Тут Фрир заметил, что Куан уперся толстыми короткопалыми руками о траву и с усилием приподнялся. К нему, пригнувшись, подбежал покрытый грязью Чун, смахивая с носа капли дождя. Куан выслушал его и поманил Фрира.

— Он говорит, что они дошли до просеки и первым делом поставили с одной стороны палатку для рации. — Куан расплылся в улыбке, сквозь клочковатую бороду сверкнули крепкие белые зубы. — Здорово, а?

Фриру не хотелось вступать в разговор.

— Чун еще сказал, что можно подойти ближе. Я подожду, пока ты займешь свое место на том фланге.

— Есть.

— Желаю удачи, Мэтт.

Фрир повернулся и пополз мимо бойцов: один за другим они улыбкой, словом, коротким кивком отвечали на его приказ быть настороже и ждать знака. Когда он дошел до Кирина, то на мгновение положил ему руку на плечо и вспомнил неизменную фразу Кирина: все может идти на пользу. Он, Фрир, был теперь только орудием, а быть хорошим орудием — это значит уметь сосредоточиться исключительно на порученном деле; в данном случае — думать о солдатах, там за рядами мокрых деревьев: их надо сначала выбить, а потом удерживать просеку, пока Анг не выполнит свое задание.

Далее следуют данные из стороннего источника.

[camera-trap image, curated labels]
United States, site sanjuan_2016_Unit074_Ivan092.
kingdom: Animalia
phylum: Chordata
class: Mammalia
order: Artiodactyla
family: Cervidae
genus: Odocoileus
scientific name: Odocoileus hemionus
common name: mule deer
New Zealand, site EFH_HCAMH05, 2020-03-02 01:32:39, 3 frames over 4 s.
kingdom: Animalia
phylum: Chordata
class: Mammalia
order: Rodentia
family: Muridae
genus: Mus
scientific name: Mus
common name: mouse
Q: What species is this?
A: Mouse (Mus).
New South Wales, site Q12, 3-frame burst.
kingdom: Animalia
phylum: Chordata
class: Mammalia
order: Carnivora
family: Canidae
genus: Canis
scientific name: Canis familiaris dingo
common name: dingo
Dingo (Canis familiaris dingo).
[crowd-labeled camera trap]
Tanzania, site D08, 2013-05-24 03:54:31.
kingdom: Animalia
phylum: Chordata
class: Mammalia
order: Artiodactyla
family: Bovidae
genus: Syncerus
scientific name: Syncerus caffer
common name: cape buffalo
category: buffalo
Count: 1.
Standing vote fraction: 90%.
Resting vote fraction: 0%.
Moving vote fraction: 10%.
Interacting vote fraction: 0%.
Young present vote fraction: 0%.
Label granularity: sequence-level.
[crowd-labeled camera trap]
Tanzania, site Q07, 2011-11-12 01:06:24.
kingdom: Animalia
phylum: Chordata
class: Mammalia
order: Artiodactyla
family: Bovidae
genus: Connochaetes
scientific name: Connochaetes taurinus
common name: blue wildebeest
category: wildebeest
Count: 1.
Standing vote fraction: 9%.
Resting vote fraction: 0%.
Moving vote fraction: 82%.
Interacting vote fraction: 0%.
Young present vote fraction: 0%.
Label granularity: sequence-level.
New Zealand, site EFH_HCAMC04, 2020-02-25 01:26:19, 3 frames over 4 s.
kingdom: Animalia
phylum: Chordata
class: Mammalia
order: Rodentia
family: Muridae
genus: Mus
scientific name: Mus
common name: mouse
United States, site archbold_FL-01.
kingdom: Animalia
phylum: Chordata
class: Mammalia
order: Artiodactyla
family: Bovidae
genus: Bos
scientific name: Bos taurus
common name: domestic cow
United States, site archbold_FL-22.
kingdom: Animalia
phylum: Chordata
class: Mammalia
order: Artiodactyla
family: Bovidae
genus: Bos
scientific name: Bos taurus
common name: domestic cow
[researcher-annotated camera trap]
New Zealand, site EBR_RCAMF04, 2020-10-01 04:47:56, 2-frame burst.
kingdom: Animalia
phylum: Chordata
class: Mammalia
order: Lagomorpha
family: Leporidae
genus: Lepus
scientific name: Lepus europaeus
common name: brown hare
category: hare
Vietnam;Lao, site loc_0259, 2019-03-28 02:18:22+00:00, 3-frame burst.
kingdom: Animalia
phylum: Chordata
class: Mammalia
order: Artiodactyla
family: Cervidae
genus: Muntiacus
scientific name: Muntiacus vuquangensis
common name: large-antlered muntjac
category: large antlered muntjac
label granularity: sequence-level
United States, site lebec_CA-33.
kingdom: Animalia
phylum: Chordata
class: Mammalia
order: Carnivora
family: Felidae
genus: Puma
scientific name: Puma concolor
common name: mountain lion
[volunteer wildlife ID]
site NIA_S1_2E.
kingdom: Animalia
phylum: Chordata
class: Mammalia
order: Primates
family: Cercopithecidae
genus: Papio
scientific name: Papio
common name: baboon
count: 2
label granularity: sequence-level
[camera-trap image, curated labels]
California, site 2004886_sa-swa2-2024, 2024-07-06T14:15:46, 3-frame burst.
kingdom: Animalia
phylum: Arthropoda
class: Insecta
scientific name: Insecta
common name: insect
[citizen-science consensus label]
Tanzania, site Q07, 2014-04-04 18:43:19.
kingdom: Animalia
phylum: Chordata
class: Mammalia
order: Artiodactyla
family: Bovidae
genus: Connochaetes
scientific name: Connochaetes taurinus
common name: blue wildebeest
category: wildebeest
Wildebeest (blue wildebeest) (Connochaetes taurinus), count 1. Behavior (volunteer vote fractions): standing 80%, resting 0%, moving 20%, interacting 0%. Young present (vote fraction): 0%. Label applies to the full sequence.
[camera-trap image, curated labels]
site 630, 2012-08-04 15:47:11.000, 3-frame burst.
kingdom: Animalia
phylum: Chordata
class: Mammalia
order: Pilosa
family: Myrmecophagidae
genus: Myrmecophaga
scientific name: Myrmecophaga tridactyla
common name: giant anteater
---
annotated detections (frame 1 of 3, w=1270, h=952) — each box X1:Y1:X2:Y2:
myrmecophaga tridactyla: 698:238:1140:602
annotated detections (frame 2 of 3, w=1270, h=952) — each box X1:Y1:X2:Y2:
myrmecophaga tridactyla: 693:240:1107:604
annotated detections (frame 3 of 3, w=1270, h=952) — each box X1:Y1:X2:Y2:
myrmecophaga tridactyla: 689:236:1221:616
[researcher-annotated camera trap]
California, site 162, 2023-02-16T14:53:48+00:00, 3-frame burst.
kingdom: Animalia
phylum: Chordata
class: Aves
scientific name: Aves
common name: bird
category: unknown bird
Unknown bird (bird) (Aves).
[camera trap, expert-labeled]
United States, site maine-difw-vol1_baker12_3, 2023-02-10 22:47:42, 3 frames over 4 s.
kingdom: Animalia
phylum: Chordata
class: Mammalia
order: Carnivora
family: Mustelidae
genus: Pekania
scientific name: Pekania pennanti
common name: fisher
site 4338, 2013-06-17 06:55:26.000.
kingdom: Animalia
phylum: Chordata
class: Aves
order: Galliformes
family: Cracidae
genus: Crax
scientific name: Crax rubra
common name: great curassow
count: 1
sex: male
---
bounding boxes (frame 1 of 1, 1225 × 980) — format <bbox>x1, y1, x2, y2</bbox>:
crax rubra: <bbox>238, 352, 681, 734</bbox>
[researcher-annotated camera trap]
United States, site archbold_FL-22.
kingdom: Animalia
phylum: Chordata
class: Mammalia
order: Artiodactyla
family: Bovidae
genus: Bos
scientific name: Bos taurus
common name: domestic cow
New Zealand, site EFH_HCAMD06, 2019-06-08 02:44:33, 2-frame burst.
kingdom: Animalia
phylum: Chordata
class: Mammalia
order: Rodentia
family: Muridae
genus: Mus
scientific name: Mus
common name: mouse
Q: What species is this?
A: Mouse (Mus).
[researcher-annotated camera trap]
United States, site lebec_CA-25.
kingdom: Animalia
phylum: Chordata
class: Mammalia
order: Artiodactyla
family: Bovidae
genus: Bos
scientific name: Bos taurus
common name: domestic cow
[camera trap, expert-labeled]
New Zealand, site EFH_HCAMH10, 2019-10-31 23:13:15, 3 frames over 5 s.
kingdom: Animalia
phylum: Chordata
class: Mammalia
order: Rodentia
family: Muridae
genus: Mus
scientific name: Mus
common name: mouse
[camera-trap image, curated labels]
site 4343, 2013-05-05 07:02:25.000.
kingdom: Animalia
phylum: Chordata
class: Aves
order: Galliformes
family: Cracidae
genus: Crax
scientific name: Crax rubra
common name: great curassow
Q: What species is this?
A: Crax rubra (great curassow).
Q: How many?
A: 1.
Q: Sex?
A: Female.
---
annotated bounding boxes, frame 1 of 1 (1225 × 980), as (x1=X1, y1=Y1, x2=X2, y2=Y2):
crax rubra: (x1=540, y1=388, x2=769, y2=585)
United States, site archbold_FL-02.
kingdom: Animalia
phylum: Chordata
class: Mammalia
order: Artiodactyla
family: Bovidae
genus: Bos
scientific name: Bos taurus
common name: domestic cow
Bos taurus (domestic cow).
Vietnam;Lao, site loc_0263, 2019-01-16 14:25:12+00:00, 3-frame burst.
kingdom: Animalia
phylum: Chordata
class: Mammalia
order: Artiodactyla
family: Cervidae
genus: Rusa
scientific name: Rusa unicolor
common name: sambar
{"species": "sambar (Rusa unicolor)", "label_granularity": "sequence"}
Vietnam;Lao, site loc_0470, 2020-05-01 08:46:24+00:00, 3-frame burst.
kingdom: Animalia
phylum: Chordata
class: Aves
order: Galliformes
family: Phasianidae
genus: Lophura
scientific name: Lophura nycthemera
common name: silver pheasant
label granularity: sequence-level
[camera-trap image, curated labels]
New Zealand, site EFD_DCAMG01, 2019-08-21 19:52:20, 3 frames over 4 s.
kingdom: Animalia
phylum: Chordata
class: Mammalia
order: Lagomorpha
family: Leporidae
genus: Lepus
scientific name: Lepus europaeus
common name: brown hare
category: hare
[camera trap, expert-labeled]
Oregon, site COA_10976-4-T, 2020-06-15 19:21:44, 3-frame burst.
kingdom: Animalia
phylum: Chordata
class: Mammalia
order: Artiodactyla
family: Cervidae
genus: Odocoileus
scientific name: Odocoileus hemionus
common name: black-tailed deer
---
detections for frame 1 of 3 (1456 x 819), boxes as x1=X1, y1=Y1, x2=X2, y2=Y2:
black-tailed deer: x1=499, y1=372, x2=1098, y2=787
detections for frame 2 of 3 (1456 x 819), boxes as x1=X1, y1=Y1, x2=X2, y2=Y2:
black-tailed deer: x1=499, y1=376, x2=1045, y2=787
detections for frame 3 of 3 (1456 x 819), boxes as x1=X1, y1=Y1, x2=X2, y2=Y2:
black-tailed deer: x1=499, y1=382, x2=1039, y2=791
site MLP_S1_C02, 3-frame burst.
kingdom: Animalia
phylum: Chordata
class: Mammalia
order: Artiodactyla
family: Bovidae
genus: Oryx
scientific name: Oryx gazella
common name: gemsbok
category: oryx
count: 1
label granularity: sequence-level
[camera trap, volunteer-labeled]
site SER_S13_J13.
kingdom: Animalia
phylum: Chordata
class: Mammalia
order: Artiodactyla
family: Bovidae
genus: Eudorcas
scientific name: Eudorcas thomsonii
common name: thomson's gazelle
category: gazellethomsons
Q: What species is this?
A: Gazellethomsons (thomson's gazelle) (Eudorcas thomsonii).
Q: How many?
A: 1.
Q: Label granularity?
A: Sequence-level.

Вот, наконец, и последние двое — намокшие комки цвета хаки, из-под которых высокая сырая трава расплескалась в стороны, точно их сбросили сверху в густую зеленую жидкость. Он протиснулся между бойцами, распластался на животе и раздвинул перед собой стебли, похожие на тяжелые застывшие струи. Слева от него лежал Биян; его загубленный оспой глаз был затянут серой непроницаемой пленкой; справа… странно, что он никак не мог вспомнить, как зовут этого молодого парня справа.